9 Şubat protokolünü haber alan Başbakan İnönü, bu girişimi engellemek için Genelkurmay Başkanı Cevdet Sunay ile bir takım tedbirler aldılar. İnönü, birlikleri ziyaret etti. İstanbul ikna edildi ama Ankara grubu darbe fikrinden vazgeçirilemedi. Genelkurmay Başkanı Sunay, İnönü’nün bilgisi dahilinde bir planı devreye koydu; '24 Şubat 1962 gece yarısı Hava Kuvvetleri alarma geçecekti. Alarm üzerine harekete geçeceği tahmin edilen Aydemir yanlısı subayların bulunduğu birlikler sözde suçüstü yakalanacaklar ve eylemci subaylar tutuklanacaklardı. Tutuklanmalar sonrasında da eylemci subaylar orduda disiplini bozdukları gerekçesiyle emekliye sevk edilecekler ve böylece hükümete karşı muhtemel darbe girişimi doğmadan engellenmiş olacaktı.'
Ancak 20 Şubat 1962’de verilen alarmın bir tuzak olduğunu eylemci subaylar hemen anladılar ve Sunay’ın öngördüğü şekilde hata yapmadılar. Yine de Cevdet Sunay, eylemci subaylara, başka yerlere nakil edileceklerini bildirdi. 21 Şubat'ta tayinler çıkarıldı ve tasfiyeler başladı.

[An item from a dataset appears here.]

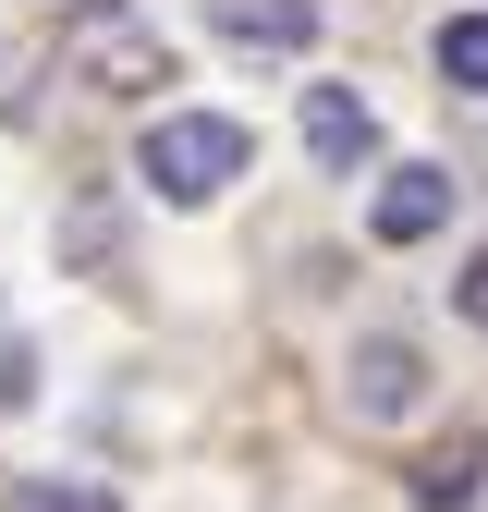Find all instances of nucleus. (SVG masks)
I'll list each match as a JSON object with an SVG mask.
<instances>
[{"label":"nucleus","mask_w":488,"mask_h":512,"mask_svg":"<svg viewBox=\"0 0 488 512\" xmlns=\"http://www.w3.org/2000/svg\"><path fill=\"white\" fill-rule=\"evenodd\" d=\"M464 317H488V256H476V281H464Z\"/></svg>","instance_id":"9b49d317"},{"label":"nucleus","mask_w":488,"mask_h":512,"mask_svg":"<svg viewBox=\"0 0 488 512\" xmlns=\"http://www.w3.org/2000/svg\"><path fill=\"white\" fill-rule=\"evenodd\" d=\"M452 220V171H427V159H403L391 183H379V244H427Z\"/></svg>","instance_id":"20e7f679"},{"label":"nucleus","mask_w":488,"mask_h":512,"mask_svg":"<svg viewBox=\"0 0 488 512\" xmlns=\"http://www.w3.org/2000/svg\"><path fill=\"white\" fill-rule=\"evenodd\" d=\"M135 171L159 183L171 208H208L220 183H244V122H220V110H159L147 147H135Z\"/></svg>","instance_id":"f03ea898"},{"label":"nucleus","mask_w":488,"mask_h":512,"mask_svg":"<svg viewBox=\"0 0 488 512\" xmlns=\"http://www.w3.org/2000/svg\"><path fill=\"white\" fill-rule=\"evenodd\" d=\"M415 403V342H354V415H403Z\"/></svg>","instance_id":"423d86ee"},{"label":"nucleus","mask_w":488,"mask_h":512,"mask_svg":"<svg viewBox=\"0 0 488 512\" xmlns=\"http://www.w3.org/2000/svg\"><path fill=\"white\" fill-rule=\"evenodd\" d=\"M61 74L98 86V98H159L171 86V37L135 0H74V13H61Z\"/></svg>","instance_id":"f257e3e1"},{"label":"nucleus","mask_w":488,"mask_h":512,"mask_svg":"<svg viewBox=\"0 0 488 512\" xmlns=\"http://www.w3.org/2000/svg\"><path fill=\"white\" fill-rule=\"evenodd\" d=\"M305 147H318L330 171H354V159H379V110H366L354 86H305Z\"/></svg>","instance_id":"7ed1b4c3"},{"label":"nucleus","mask_w":488,"mask_h":512,"mask_svg":"<svg viewBox=\"0 0 488 512\" xmlns=\"http://www.w3.org/2000/svg\"><path fill=\"white\" fill-rule=\"evenodd\" d=\"M208 25L244 37V49H305L318 37V0H208Z\"/></svg>","instance_id":"39448f33"},{"label":"nucleus","mask_w":488,"mask_h":512,"mask_svg":"<svg viewBox=\"0 0 488 512\" xmlns=\"http://www.w3.org/2000/svg\"><path fill=\"white\" fill-rule=\"evenodd\" d=\"M13 512H110V488H98V476H25Z\"/></svg>","instance_id":"1a4fd4ad"},{"label":"nucleus","mask_w":488,"mask_h":512,"mask_svg":"<svg viewBox=\"0 0 488 512\" xmlns=\"http://www.w3.org/2000/svg\"><path fill=\"white\" fill-rule=\"evenodd\" d=\"M476 488H488V439H440V452L415 464V500H427V512H464Z\"/></svg>","instance_id":"0eeeda50"},{"label":"nucleus","mask_w":488,"mask_h":512,"mask_svg":"<svg viewBox=\"0 0 488 512\" xmlns=\"http://www.w3.org/2000/svg\"><path fill=\"white\" fill-rule=\"evenodd\" d=\"M25 391H37V354H25V342H0V415H13Z\"/></svg>","instance_id":"9d476101"},{"label":"nucleus","mask_w":488,"mask_h":512,"mask_svg":"<svg viewBox=\"0 0 488 512\" xmlns=\"http://www.w3.org/2000/svg\"><path fill=\"white\" fill-rule=\"evenodd\" d=\"M440 74H452L464 98L488 86V13H452V25H440Z\"/></svg>","instance_id":"6e6552de"}]
</instances>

Aydemir, darbe fikrinden yine vazgeçmedi.
İkinci kalkışma 22 Şubat saat 15.00 da Aydemir’in emri ile başladı; meclis harb okulu tarafından, köşk ise Cumhurbaşkanlığı muhafız alayı tarafından kuşatma altına alındı. Darbeye karşı olarak görevlendirilen birlik komutanları da Harb Okuluna gelerek Aydemir'e bağlılıklarını bildirdiler. Ama Aydemir, İnönü'nün hamleleri ile yine amacına ulaşamadı. Köşk'ü enterneye giden binbaşı Fethi Gürcan'a İnönü, köşkten çıkarken; “İşte şimdi kaybettiler” diyerek gülümsemişti.
Başarısızlıkla sonuçlanan 2 darbe girişimi neticesinde Talat Aydemir ve Binbaşı Fethi Gürcan idam edilmiş darbeye katılan subaylar ve harb okulu öğrencileri ordudan atılmıştır. 1963-1964 yılında harb okulları mezun vermemiştir.